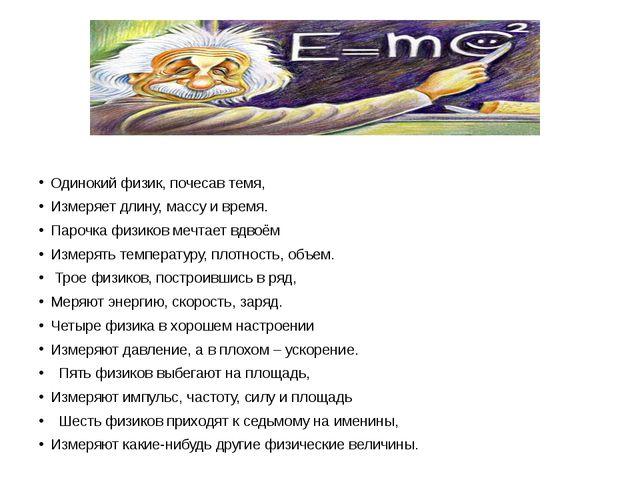 Одинокий физик, почесав темя, Измеряет длину, массу и время. Парочка физиков...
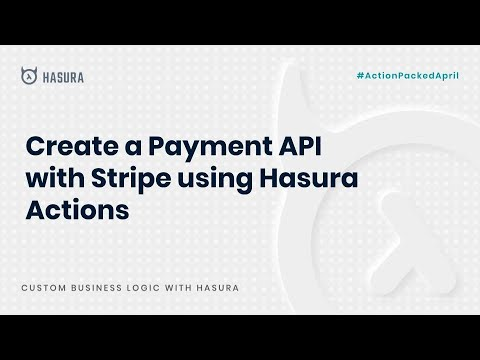 Create a Payment API with Stripe using Hasura Actions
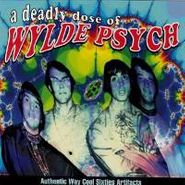 Various Artists, A Deadly Dose Of Wylde Psych (CD)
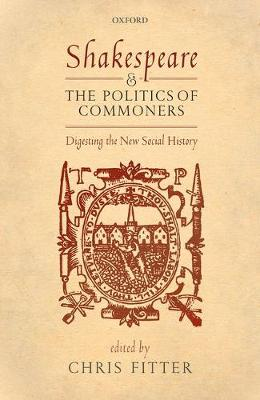 Shakespeare and the Politics of Commoners: Digesting the New Social History (Hardback)
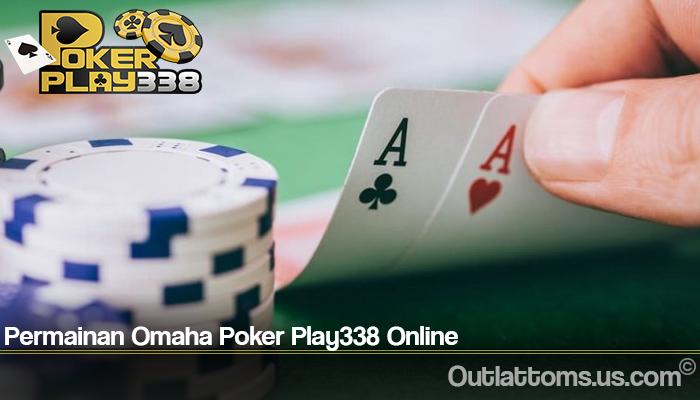 Permainan Omaha Poker Play338 Online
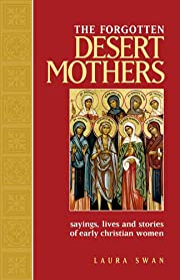 The Forgotten Desert Mothers: Sayings,…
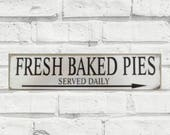 Farmhouse Sign Decor, Fresh Baked Pies, Primitive General Store Sign, Wooden Store Sign, Country Kitchen Decor, Farmhouse, Rustic Home Decor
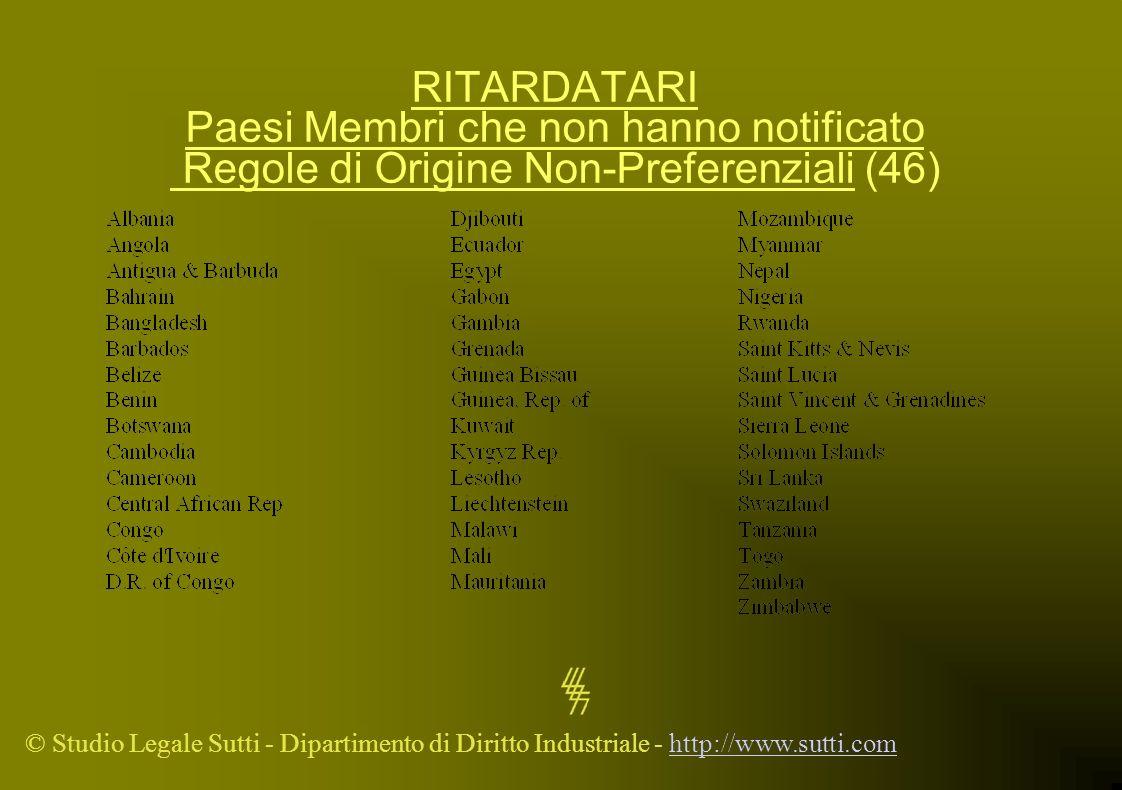 RITARDATARI Paesi Membri che non hanno notificato Regole di Origine Non-Preferenziali (46)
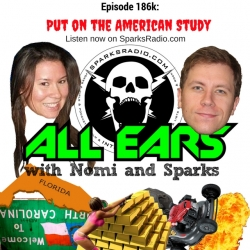 All Ears Podcast with Nomi & Sparks Ep 186k: Put On The American Study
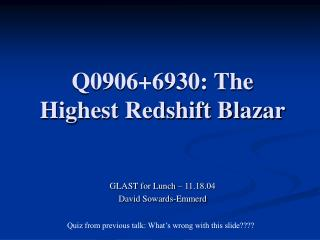 Q0906+6930: The Highest Redshift Blazar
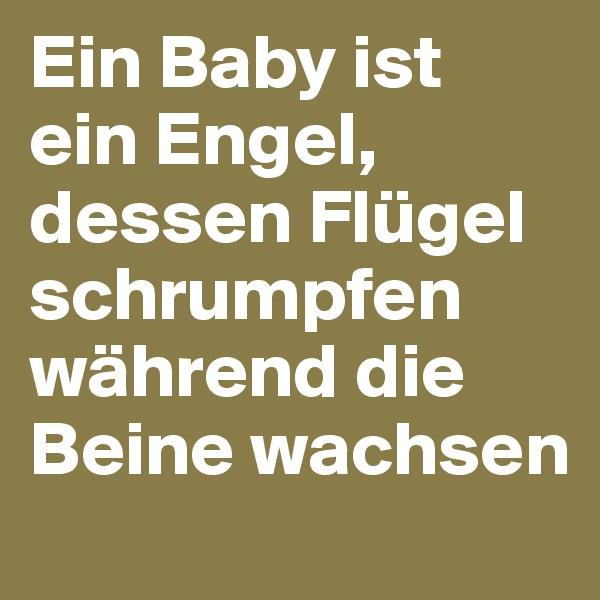 Ein Baby ist  ein Engel, dessen Flügel schrumpfen während die Beine wachsen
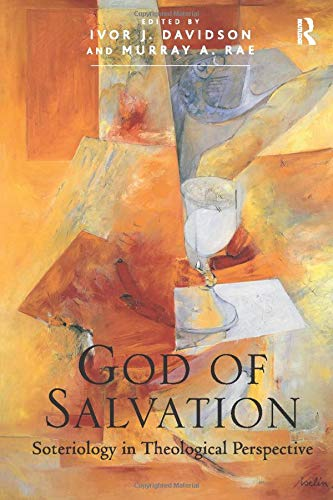 9781409421672: God of Salvation: Soteriology in Theological Perspective
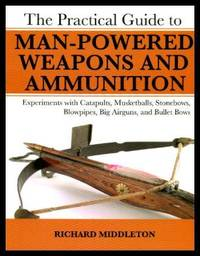 THE PRACTICAL GUIDE TO MAN-POWERED WEAPONS AND AMMUNITION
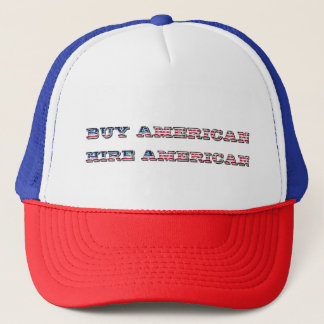 Buy American Hire American Quote Trump Patriot Trucker Hat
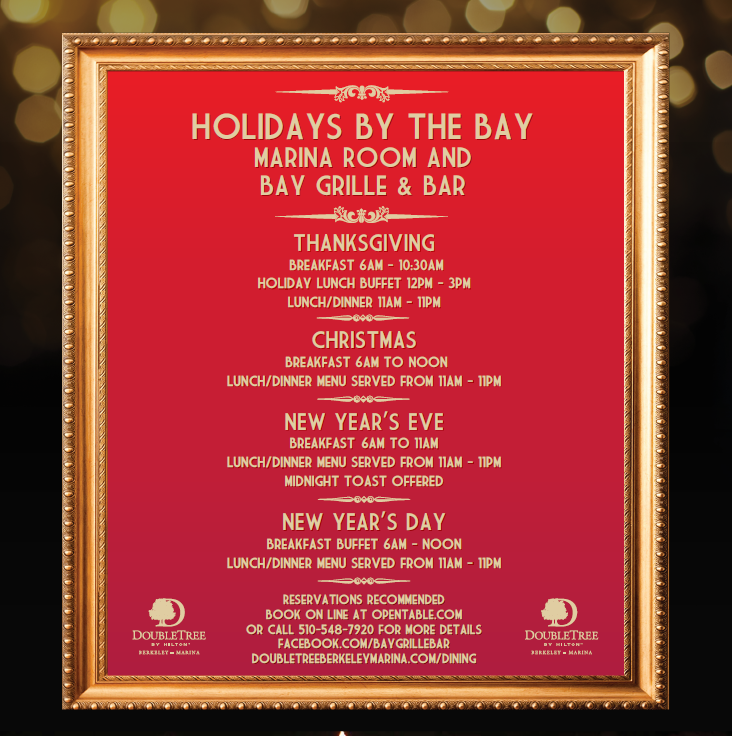 Take your holidays by the bay  DoubleTree Berkeley Marina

# # #

◆ **What needs to be done**:
Leaving the pictures aside, copy exactly and only the lines from the one holding "Buy American Hire" through the final line of the data, both ends kept.

◆ **Response for this exercise**:
 Buy American Hire American Quote Trump Patriot Trucker Hat
 Take your holidays by the bay  DoubleTree Berkeley Marina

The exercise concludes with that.